You can also use ssh to send network traffic and utilize the encryption built into ssh to protect traffic over the wire. This is known as an ssh tunnel. In order to utilize this feature, the server that you intend to connect to (the remote system) must have TCP forwarding enabled within the sshd configuraton. To enable TCP forwarding on the remote system, make sure AllowTCPForwarding is set to yes and enabled in the /etc/ssh/sshd_conf file:

AllowTcpForwarding yes

Once you have this configured, you can connect to the server and setup a local port which you can direct traffic to that will go over the secure tunnel. The following command will setup a tunnel on port 8989 on your local system. You can then redirect a web browser to use this local port, allowing the traffic to go through the encrypted tunnel to the remote system.
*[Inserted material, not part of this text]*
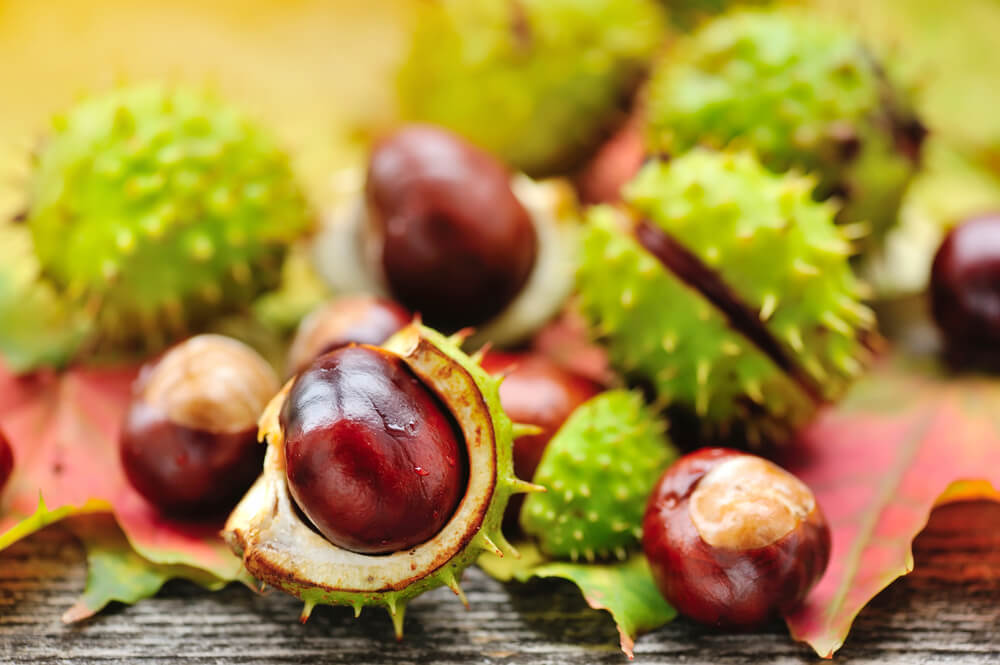 benefits of horse chestnut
It is important to select a local port that is not being used by a service and is not restricted by firewall rules.  In the following example the -D specifies a local dynamic application level port forwarding and the -Nspecifies not to execute a remote command.  

ssh –D 8989 -N

You can also forward specific ports on both the local and remote host. The following example will setup a port forward on port 8080 and forward it to port 80 on the remote machine.

ssh -L

You can even run remote commands via ssh which is quite useful for scripting or remote system administration tasks. The following example shows how to  log in remotely and execute the command ls –la in the home directory of the machine. Because ssh encrypts the traffic, the login credentials and output of the command are completely protected while they travel over the wire.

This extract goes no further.